[Excerpts from a spatial dataset]
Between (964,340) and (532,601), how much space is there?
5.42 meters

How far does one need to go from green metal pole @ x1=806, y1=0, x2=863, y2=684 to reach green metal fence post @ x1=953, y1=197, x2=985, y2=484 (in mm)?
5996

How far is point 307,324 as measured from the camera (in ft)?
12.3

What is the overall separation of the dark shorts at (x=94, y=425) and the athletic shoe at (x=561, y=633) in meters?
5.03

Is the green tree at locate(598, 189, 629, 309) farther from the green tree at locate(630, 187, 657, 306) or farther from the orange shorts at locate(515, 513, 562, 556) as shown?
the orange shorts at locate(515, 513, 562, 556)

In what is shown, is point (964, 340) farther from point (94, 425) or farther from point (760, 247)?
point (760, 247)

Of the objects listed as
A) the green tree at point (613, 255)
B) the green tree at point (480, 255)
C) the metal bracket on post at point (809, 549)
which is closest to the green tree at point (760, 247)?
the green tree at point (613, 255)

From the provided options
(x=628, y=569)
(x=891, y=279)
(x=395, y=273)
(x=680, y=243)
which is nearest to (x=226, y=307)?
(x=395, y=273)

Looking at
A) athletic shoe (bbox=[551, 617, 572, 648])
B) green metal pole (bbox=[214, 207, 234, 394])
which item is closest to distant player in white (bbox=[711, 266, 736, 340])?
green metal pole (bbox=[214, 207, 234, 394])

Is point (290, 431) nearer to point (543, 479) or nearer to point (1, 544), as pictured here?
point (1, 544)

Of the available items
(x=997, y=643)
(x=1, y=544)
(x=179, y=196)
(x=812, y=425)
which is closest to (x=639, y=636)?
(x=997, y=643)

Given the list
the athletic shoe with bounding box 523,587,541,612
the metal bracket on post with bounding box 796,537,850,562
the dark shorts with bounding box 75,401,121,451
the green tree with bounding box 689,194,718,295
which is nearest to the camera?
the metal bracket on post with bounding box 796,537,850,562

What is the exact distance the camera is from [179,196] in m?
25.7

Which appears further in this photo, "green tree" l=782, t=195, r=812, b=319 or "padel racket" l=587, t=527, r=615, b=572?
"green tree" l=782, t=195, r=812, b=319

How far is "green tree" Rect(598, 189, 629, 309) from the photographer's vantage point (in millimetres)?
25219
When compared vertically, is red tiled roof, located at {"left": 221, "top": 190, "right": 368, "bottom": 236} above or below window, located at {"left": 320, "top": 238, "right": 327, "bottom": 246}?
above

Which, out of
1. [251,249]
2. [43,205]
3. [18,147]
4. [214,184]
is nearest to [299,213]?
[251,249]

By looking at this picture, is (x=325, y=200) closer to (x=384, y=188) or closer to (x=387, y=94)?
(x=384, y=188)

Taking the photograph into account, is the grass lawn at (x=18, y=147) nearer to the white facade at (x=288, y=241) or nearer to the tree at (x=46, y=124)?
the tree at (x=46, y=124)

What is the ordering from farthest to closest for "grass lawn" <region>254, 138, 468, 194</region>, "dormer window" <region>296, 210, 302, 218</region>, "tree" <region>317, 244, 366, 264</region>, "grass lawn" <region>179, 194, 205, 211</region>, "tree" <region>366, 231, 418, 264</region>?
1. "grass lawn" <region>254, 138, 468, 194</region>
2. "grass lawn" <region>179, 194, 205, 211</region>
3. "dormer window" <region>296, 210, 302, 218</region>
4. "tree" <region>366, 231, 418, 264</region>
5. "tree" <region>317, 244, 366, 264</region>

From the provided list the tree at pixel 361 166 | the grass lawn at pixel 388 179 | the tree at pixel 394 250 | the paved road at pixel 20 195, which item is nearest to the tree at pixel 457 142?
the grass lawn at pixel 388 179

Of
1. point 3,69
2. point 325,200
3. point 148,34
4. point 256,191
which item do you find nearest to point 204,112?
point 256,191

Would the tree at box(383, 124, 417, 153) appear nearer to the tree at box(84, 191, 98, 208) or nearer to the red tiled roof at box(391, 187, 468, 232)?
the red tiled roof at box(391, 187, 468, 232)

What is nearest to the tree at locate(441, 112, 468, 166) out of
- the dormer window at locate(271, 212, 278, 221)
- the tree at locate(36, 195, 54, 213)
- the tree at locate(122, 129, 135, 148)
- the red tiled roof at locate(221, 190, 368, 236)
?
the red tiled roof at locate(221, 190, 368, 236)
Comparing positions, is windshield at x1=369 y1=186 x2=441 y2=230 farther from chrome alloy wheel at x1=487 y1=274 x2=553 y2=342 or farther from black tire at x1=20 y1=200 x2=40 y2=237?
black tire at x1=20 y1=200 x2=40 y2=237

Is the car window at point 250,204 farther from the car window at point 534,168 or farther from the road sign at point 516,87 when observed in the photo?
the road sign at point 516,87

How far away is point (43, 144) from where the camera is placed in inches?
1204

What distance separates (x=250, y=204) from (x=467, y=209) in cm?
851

• _Task_
Transcribe the whole listing with nothing added or left out.

• _Task response_
Between (964,340) and (532,601), how much space is there?
5.42 meters

How far does one need to go from green metal pole @ x1=806, y1=0, x2=863, y2=684 to reach green metal fence post @ x1=953, y1=197, x2=985, y2=484 (in mm)?
5996

How far is point 307,324 as measured from the camera (in ft)?
12.3

What is the overall separation of the dark shorts at (x=94, y=425) and the athletic shoe at (x=561, y=633) in meters?
5.03

Is the green tree at locate(598, 189, 629, 309) farther from the green tree at locate(630, 187, 657, 306) or farther from the orange shorts at locate(515, 513, 562, 556) as shown?
the orange shorts at locate(515, 513, 562, 556)

In what is shown, is point (964, 340) farther from point (94, 425) or farther from point (760, 247)?
point (760, 247)

Of the objects listed as
A) the green tree at point (613, 255)
B) the green tree at point (480, 255)
C) the metal bracket on post at point (809, 549)
which is closest to the green tree at point (760, 247)?
the green tree at point (613, 255)

From the provided options
(x=628, y=569)
(x=891, y=279)
(x=395, y=273)
(x=680, y=243)
which is nearest to (x=226, y=307)?
(x=395, y=273)

Looking at
A) athletic shoe (bbox=[551, 617, 572, 648])
B) green metal pole (bbox=[214, 207, 234, 394])
which item is closest to distant player in white (bbox=[711, 266, 736, 340])?
green metal pole (bbox=[214, 207, 234, 394])

Is point (290, 431) nearer to point (543, 479) or nearer to point (1, 544), as pictured here?
point (1, 544)

Of the available items
(x=997, y=643)
(x=1, y=544)
(x=179, y=196)
(x=812, y=425)
which is closest to (x=639, y=636)?
(x=997, y=643)

Given the list
the athletic shoe with bounding box 523,587,541,612
the metal bracket on post with bounding box 796,537,850,562
the dark shorts with bounding box 75,401,121,451
the green tree with bounding box 689,194,718,295
which is nearest to the camera?
the metal bracket on post with bounding box 796,537,850,562

What is the exact distance the camera is from [179,196] in m?
25.7

Which appears further in this photo, "green tree" l=782, t=195, r=812, b=319 or "padel racket" l=587, t=527, r=615, b=572?
"green tree" l=782, t=195, r=812, b=319

How far is "green tree" Rect(598, 189, 629, 309) from the photographer's vantage point (in millimetres)?
25219
When compared vertically, is red tiled roof, located at {"left": 221, "top": 190, "right": 368, "bottom": 236} above or below window, located at {"left": 320, "top": 238, "right": 327, "bottom": 246}?
above

Which, out of
1. [251,249]
2. [43,205]
3. [18,147]
4. [214,184]
is nearest to [299,213]?
[251,249]

By looking at this picture, is (x=325, y=200) closer to (x=384, y=188) or closer to (x=387, y=94)?
(x=384, y=188)

Taking the photograph into account, is the grass lawn at (x=18, y=147) nearer to the white facade at (x=288, y=241) or nearer to the tree at (x=46, y=124)?
the tree at (x=46, y=124)

What is the ordering from farthest to closest for "grass lawn" <region>254, 138, 468, 194</region>, "dormer window" <region>296, 210, 302, 218</region>, "tree" <region>317, 244, 366, 264</region>, "grass lawn" <region>179, 194, 205, 211</region>, "tree" <region>366, 231, 418, 264</region>?
1. "grass lawn" <region>254, 138, 468, 194</region>
2. "grass lawn" <region>179, 194, 205, 211</region>
3. "dormer window" <region>296, 210, 302, 218</region>
4. "tree" <region>366, 231, 418, 264</region>
5. "tree" <region>317, 244, 366, 264</region>

From the provided list the tree at pixel 361 166 | the grass lawn at pixel 388 179 | the tree at pixel 394 250 | the paved road at pixel 20 195, which item is nearest to the tree at pixel 457 142?
the grass lawn at pixel 388 179

Of
1. point 3,69
2. point 325,200
3. point 148,34
4. point 256,191
which item do you find nearest to point 204,112?
point 256,191

Would the tree at box(383, 124, 417, 153) appear nearer to the tree at box(84, 191, 98, 208) or nearer to the red tiled roof at box(391, 187, 468, 232)?
the red tiled roof at box(391, 187, 468, 232)

What is nearest to the tree at locate(441, 112, 468, 166) out of
- the dormer window at locate(271, 212, 278, 221)
- the tree at locate(36, 195, 54, 213)
- the tree at locate(122, 129, 135, 148)
- the red tiled roof at locate(221, 190, 368, 236)
?
the red tiled roof at locate(221, 190, 368, 236)
Comparing positions, is windshield at x1=369 y1=186 x2=441 y2=230 farther from chrome alloy wheel at x1=487 y1=274 x2=553 y2=342 or farther from black tire at x1=20 y1=200 x2=40 y2=237?
black tire at x1=20 y1=200 x2=40 y2=237

Is the car window at point 250,204 farther from the car window at point 534,168 or farther from the road sign at point 516,87 when observed in the photo?
the road sign at point 516,87

How far away is point (43, 144) from where the camera is placed in inches?
1204

What distance separates (x=250, y=204) from (x=467, y=209) in cm?
851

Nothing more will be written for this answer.